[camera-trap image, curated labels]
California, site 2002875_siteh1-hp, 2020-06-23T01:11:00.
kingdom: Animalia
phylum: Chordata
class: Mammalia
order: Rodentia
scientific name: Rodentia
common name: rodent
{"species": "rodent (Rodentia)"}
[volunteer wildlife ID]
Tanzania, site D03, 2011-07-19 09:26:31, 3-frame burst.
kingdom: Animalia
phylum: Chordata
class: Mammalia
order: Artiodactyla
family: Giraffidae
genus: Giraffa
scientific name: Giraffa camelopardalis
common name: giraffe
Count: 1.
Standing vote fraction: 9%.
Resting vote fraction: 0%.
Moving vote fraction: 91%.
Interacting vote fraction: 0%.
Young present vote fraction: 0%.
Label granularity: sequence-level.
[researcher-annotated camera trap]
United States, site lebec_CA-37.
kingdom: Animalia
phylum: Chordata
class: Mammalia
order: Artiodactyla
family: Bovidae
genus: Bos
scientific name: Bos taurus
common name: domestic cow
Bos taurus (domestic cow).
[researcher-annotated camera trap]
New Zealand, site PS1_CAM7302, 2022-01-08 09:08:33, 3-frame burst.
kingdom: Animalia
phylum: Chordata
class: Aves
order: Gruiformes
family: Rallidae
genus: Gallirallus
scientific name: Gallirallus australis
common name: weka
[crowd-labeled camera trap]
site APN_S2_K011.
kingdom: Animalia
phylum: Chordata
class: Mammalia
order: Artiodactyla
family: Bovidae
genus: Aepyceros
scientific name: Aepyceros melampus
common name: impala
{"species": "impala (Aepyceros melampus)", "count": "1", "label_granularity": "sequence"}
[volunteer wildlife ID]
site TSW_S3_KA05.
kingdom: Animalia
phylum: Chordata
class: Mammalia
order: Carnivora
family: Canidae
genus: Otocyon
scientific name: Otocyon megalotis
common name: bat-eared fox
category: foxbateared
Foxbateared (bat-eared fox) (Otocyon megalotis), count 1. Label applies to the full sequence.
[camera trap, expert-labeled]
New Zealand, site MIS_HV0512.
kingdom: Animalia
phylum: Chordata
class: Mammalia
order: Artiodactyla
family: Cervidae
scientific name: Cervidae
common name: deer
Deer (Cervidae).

◇ ◇ ◇ ◇ ◇

EXERCISE BRIEF
Output all of the entries, exactly as they are written.

ANSWER SECTION
[camera-trap image, curated labels]
California, site 2002875_siteh1-hp, 2020-06-23T01:11:00.
kingdom: Animalia
phylum: Chordata
class: Mammalia
order: Rodentia
scientific name: Rodentia
common name: rodent
{"species": "rodent (Rodentia)"}
[volunteer wildlife ID]
Tanzania, site D03, 2011-07-19 09:26:31, 3-frame burst.
kingdom: Animalia
phylum: Chordata
class: Mammalia
order: Artiodactyla
family: Giraffidae
genus: Giraffa
scientific name: Giraffa camelopardalis
common name: giraffe
Count: 1.
Standing vote fraction: 9%.
Resting vote fraction: 0%.
Moving vote fraction: 91%.
Interacting vote fraction: 0%.
Young present vote fraction: 0%.
Label granularity: sequence-level.
[researcher-annotated camera trap]
United States, site lebec_CA-37.
kingdom: Animalia
phylum: Chordata
class: Mammalia
order: Artiodactyla
family: Bovidae
genus: Bos
scientific name: Bos taurus
common name: domestic cow
Bos taurus (domestic cow).
[researcher-annotated camera trap]
New Zealand, site PS1_CAM7302, 2022-01-08 09:08:33, 3-frame burst.
kingdom: Animalia
phylum: Chordata
class: Aves
order: Gruiformes
family: Rallidae
genus: Gallirallus
scientific name: Gallirallus australis
common name: weka
[crowd-labeled camera trap]
site APN_S2_K011.
kingdom: Animalia
phylum: Chordata
class: Mammalia
order: Artiodactyla
family: Bovidae
genus: Aepyceros
scientific name: Aepyceros melampus
common name: impala
{"species": "impala (Aepyceros melampus)", "count": "1", "label_granularity": "sequence"}
[volunteer wildlife ID]
site TSW_S3_KA05.
kingdom: Animalia
phylum: Chordata
class: Mammalia
order: Carnivora
family: Canidae
genus: Otocyon
scientific name: Otocyon megalotis
common name: bat-eared fox
category: foxbateared
Foxbateared (bat-eared fox) (Otocyon megalotis), count 1. Label applies to the full sequence.
[camera trap, expert-labeled]
New Zealand, site MIS_HV0512.
kingdom: Animalia
phylum: Chordata
class: Mammalia
order: Artiodactyla
family: Cervidae
scientific name: Cervidae
common name: deer
Deer (Cervidae).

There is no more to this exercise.